* [GIVEN PROBLEM 1]:
Reproduce the rows verbatim, from the line containing "How far away" through the final row.

1. A method for providing a framework for aggregating information of web pages from a website, the method comprising:
selecting a website;
loading a feature set containing a plurality of features;
extracting the plurality of features from a plurality of webpages associated with the website;
aggregating the extracted features for the plurality of webpages; and
storing the aggregated features.
2. The method of claim 1 comprising constructing a sitemap associated with a given website.
3. The method of claim 1 comprising reducing noise of the aggregated features.
4. The method of claim 1 wherein the feature set comprises one or more numerical features.
5. The method of claim 4 wherein numerical features comprise one of: the number of in-links or adult score.
6. The method of claim 1 wherein the feature set comprises one or more categorical features.
7. The method of claim 6 wherein the categorical features comprise one of: a classification or keyword match.
8. The method of claim 1 wherein the feature set comprises one or more rule-based features.
9. The method of claim 8 wherein the rule-based features comprise a URL matching algorithm.
10. The method of claim 9 wherein the rule-matching algorithm analyzes substrings of the URL.
11. The method of claim 1 further operative to perform search ranking based on aggregated features, place contextual advertisements on web pages based on aggregated features or crawl the deep and hidden web with aggregated rules to normalize the discovered URLs.
12. A system for providing a framework for aggregating information of web pages from a website, the system comprising:
a plurality of client devices coupled to a network;
a content server coupled to the network operative to transmit and received data from the client devices;
a crawler operative to selecting a website;
a feature store operative to store a feature set containing a plurality of features;
an aggregation module operative to load the feature set, extract the plurality of features from a plurality of webpages associated with the website and aggregate the extracted features for the plurality of webpages; and
a content store operative to store the aggregated features.
13. The system of claim 12 wherein the content server is operative to construct a sitemap associated with a given website.
14. The system of claim 12 wherein the content server is operative to reduce the noise of the aggregated features.
15. The system of claim 12 wherein the feature set comprises one or more numerical features.
16. The system of claim 13 wherein numerical features comprise one of: the number of in-links or adult score.
17. The system of claim 12 wherein the feature set comprises one or more categorical features.
18. The system of claim 17 wherein the categorical features comprise one of: a classification or keyword match.
19. The system of claim 12 wherein the feature set comprises one or more rule-based features.
20. The system of claim 19 wherein the rule-based features comprise a URL matching algorithm.
21. The system of claim 20 wherein the rule-matching algorithm analyzes substrings of the URL.

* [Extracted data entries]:
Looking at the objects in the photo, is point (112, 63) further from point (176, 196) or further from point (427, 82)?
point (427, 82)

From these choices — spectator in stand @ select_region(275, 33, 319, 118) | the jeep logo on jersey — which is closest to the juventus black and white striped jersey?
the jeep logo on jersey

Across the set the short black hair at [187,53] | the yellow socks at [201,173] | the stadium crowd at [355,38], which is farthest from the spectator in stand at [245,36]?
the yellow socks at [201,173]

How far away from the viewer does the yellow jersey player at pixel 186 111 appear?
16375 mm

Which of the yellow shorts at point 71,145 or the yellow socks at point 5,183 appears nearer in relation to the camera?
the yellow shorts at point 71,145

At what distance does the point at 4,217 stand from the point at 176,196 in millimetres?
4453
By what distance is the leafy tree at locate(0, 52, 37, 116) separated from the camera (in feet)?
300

* [GIVEN PROBLEM 2]:
Answer these questions from the patent claims:
(a) According to claim 5, what do the numerical features comprise one of?
(b) According to claim 9, what do the rule-based features comprise?
(c) In the system of claim 12, which component is operative to store the aggregated features?

* [TASK OUTPUT 1]:
How far away from the viewer does the yellow jersey player at pixel 186 111 appear?
16375 mm

Which of the yellow shorts at point 71,145 or the yellow socks at point 5,183 appears nearer in relation to the camera?
the yellow shorts at point 71,145

At what distance does the point at 4,217 stand from the point at 176,196 in millimetres?
4453
By what distance is the leafy tree at locate(0, 52, 37, 116) separated from the camera (in feet)?
300

* [TASK OUTPUT 2]:
(a) The number of in-links or adult score.
(b) A URL matching algorithm.
(c) A content store.